WHAT YOU WILL DO — Resume the personal account below, titled "Sowing seeds of hope," about living through the pandemic at home with the children, continuing on from its final sentence.

EXCERPT TO READ —
******
Sowing seeds of hope

I remember very clearly the day the world closed causing an avalanche of emotions to come crashing down upon me. I remember the anger and bitterness I felt as I thought of being trapped indoors with my children for weeks on end with no reprieve. I became consumed, confined by my fear of inadvertently catching the virus and spreading it to my family, my parents. I piled on anxiety, worry and isolation suffocating myself. 

It was Telehealth that became our first window to the outside world. It gave us a glimpse of normalcy and access to the therapies that Charlie desperately needed. We connected via Zoom feeling less alone as we longed for physical human contact. Our therapy clinic and therapists were amazing "virtually" coming into our home to identify challenges while problem-solving solutions. 

As the weather improved we moved outdoors building planters. As usual we were on our own timeline, months behind the rest of the world. I purchased sunburnt plants withering from being desiccated then inundated by the torrential rains that accompanied the derecho. It was Charlie and I's exposure to a Covid positive intern at therapy that would drive us back indoors. Hiding from all as numbers of positive cases skyrocketed. 

I sat up late at night dialing in to listen to school board meetings. I lost myself buried in worry. I was shackled to my anxiety. I longed to hug my parents yet feared the danger such affection posed. I prayed thanking God for the time with my children. We had been given all the months we had missed during ground zero and the afterschocks. I danced the pandemic paradox oscillating between delusions of paradise and a self-imposed prison constructed by blocks of anxiety and fear.
******
PROVIDED DATA —
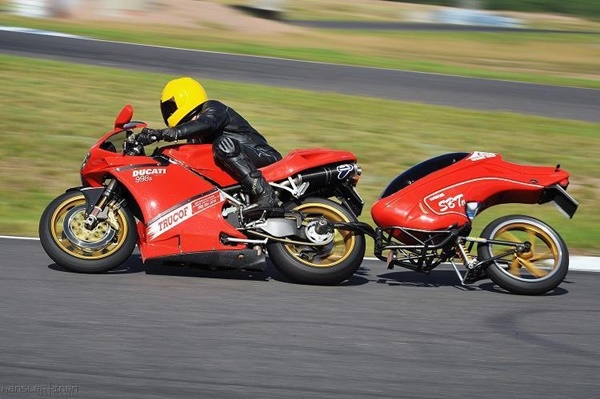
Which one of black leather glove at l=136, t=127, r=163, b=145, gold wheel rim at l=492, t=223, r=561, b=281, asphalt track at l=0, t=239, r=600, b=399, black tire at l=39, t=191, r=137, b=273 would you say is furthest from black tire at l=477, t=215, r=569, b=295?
******
ANSWER TO THIS PROBLEM —
As fall arrived so did winds of change bringing with it experience, perseverance and hope. As Charlie began to discover his fine motor fingers and gross motor toes, I rediscovered my leadership legs. They ached from years of disuse. I had forgotten the strength they once held when I was busy climbing, wandering, trailblazing, and switchback trails that need formed. 

Again, it was Zoom that would be my gateway. I began to serve on the Family Advisory of our therapy clinic. Zoom was a portal allowing me to meet weekly with a group of amazing parent and family disability advocates while continuing to meet the needs of my children. These families have taught me so much. Following their example I worked at growing and expanding my network. I wrote to legislators, newspapers and posted on social media. I held my breath as throughout November and December as we watched Covid deaths increase ringing in the New Year slumbering tucked away in bed.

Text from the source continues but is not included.